Le 24 avril 1997, pour clore sa campagne européenne, l’ASVEL affronte l’Union Olimpija Ljubljana dans la petite finale du Final Four de Rome. Face à une équipe slovène bien rodée, victorieuse de la Coupe des Coupes, 2 ans plus tôt, les Villeurbannais doivent composer avec la fatigue accumulée et sans leur pilier Jim Bilba, toujours blessé.
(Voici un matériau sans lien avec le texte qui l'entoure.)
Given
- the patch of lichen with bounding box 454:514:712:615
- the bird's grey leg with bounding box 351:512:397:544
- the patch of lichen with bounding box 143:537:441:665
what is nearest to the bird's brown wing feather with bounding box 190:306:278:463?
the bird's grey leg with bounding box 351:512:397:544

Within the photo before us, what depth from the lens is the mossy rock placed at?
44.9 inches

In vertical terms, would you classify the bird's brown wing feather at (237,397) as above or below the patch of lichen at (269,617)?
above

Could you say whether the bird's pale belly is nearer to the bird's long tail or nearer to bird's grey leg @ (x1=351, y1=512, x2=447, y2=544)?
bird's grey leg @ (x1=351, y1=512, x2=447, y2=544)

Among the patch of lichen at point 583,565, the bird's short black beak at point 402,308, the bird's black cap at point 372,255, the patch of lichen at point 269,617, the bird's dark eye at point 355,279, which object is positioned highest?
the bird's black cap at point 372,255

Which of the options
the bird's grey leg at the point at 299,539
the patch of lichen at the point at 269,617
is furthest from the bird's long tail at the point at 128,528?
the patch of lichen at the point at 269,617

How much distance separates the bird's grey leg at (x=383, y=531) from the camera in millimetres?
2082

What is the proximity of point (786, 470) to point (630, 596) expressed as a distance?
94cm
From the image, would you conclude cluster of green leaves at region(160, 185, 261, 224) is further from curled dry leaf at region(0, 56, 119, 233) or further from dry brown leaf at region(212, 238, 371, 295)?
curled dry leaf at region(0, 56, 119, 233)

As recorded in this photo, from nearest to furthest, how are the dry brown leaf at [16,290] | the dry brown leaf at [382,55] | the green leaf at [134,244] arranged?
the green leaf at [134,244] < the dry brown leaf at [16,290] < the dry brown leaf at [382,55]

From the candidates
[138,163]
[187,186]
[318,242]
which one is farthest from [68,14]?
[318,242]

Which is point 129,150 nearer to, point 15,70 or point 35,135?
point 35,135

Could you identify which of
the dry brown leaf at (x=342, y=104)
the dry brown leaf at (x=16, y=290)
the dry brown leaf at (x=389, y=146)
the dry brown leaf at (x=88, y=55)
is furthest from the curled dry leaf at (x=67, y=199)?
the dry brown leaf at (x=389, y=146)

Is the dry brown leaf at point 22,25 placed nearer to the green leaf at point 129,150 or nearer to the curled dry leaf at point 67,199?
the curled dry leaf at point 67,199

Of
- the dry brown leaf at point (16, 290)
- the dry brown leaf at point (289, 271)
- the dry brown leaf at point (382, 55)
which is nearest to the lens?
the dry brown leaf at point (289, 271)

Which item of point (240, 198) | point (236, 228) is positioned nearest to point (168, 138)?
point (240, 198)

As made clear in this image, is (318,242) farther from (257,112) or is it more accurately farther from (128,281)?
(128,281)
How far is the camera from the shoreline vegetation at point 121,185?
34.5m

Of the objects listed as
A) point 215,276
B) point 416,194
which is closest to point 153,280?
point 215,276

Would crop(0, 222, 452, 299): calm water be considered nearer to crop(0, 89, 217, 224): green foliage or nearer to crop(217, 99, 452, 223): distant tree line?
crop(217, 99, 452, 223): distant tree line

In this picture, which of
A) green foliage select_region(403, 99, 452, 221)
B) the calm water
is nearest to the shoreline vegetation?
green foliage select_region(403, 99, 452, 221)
En face, l’Olimpija aligne une armada aussi jeune que talentueuse : Marko Milič, 20 ans, ailier ultra-athlétique promis à la NBA (où il deviendra le premier Slovène à jouer), fait équipe avec les robustes intérieurs Jurkovic et Kraljevic, pendant que la mène est assurée par l’américain Ariel McDonald.
L’ASVEL encaisse une entame de match catastrophique, subissant un -19 à la mi-temps. Malgré une révolte menée par Alain Digbeu (22 points, 5 rebonds) et Brian Howard (20 points à 7/10, 6 rebonds), les hommes de Greg Beugnot ne parviennent jamais à combler totalement l’écart. Score final : 86-79 pour Ljubljana. Milic a brillé par son efficacité (17 points à 5/7 en 20 minutes), et les Slovènes s’adjugent la 3e place, tandis que les lyonnais s’adjugent donc la 4ème place. Une fin frustrante et probablement pas représentative de leur campagne, mais l’exploit n’en reste pas moins historique pour le club rhodanien.
Cette épopée européenne de 1997 marque un tournant majeur dans l’histoire de l’ASVEL, symbole d’un club qui, en moins d’une décennie, est passé du bord du dépôt de bilan à l’élite continentale. Fruit d’une profonde transformation structurelle, économique et sportive, cette performance illustre la réussite d’un projet de professionnalisation inédit dans le paysage français de l’époque. En atteignant le Final Four de l’Euroleague, l’ASVEL a non seulement redoré le blason du basket tricolore, mais a également prouvé qu’un club français pouvait rivaliser avec les puissances européennes… Même si cet exploit ne s’est pas réitéré avant Monaco en 2023.